Monday, July 07, 2008

Désordre

France, 1986, directed by Olivier Assayas

It's not hard to trace many of Olivier Assayas's subsequent interests in this, his first feature (after several years as a critic for Les Cahiers du cinéma). Like L'Eau froide, for instance, Désordre deals with characters, who - in contrast to the inhabitants of many French films - tend to have great difficulty expressing themselves in words; there's a pervasive air of modern-day ennui, with the characters often drifting from one thing to the next, demonstrating little sense of pleasure in life, even when they're following the musical dreams that bring them together.

As in his later work, Assayas looks persistently outwards: where later films deal with Asia, for instance, this story of apparently small-scale musicians moves to London and later to New York (a version of New York that hearkens back to early-period Abel Ferrara, but which has essentially disappeared now), the music an international hybrid sung in English (and reminiscent, at least in the oddball stage stylings, of Ian Curtis and Joy Division).

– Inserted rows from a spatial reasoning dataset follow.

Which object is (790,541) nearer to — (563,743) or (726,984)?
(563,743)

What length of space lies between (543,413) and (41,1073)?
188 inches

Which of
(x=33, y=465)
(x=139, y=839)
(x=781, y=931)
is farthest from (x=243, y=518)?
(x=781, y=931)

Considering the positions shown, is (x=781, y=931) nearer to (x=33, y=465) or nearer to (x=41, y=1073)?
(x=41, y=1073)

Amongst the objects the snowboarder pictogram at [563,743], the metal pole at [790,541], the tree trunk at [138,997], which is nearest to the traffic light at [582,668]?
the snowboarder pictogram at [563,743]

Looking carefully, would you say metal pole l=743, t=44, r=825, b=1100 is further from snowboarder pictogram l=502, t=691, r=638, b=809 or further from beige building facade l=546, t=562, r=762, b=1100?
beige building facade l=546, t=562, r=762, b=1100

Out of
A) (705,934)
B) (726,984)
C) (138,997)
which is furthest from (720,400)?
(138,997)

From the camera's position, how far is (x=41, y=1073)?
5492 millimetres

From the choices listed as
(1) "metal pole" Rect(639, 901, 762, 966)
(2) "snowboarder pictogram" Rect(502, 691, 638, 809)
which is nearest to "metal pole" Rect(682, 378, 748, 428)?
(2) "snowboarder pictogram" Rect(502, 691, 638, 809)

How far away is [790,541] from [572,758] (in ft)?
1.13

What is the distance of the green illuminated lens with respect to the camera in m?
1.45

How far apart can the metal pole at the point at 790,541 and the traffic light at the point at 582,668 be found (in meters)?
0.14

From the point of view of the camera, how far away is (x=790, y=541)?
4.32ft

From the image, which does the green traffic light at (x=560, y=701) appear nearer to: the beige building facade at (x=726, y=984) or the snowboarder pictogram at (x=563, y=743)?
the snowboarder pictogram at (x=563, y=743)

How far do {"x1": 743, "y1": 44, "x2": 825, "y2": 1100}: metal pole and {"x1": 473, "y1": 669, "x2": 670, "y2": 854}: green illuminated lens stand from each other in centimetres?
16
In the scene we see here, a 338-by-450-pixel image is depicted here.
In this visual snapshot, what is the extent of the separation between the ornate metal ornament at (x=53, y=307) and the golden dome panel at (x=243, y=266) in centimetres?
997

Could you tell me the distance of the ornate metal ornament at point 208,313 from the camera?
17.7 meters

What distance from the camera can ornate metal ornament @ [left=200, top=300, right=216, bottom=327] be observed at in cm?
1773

The film opens with a shot of a tiled roof, dripping wet: the shot recalls Hong Kong action cinema, and it's easy to imagine a black-clad fighter emerging from the shadows; the camera tracks down, however, to a more prosaic - though ultimately no less dramatic - scene of petty crime, an event that overshadows the rest of the film, but which Assayas refuses to over-dramatise (the very fact of underplaying the consequences of the scene reinforces their enormity, as well as the human capacity for concealment).

Assayas makes use of a very limited colour palette (unless there was something strange about the copy I saw), leaching out the brightness in favour of a drab, industrialised greys; the rare outdoor scenes take place in overcast, wintry weather (the film might have been named Fin janvier, début février), reinforcing the oppressive atmosphere. While Désordre doesn't have quite the emotional resonance of several of Assayas's later films - unless, perhaps, one identifies with the characters to a greater degree - it's an impressively controlled piece of work that refuses easy resolution.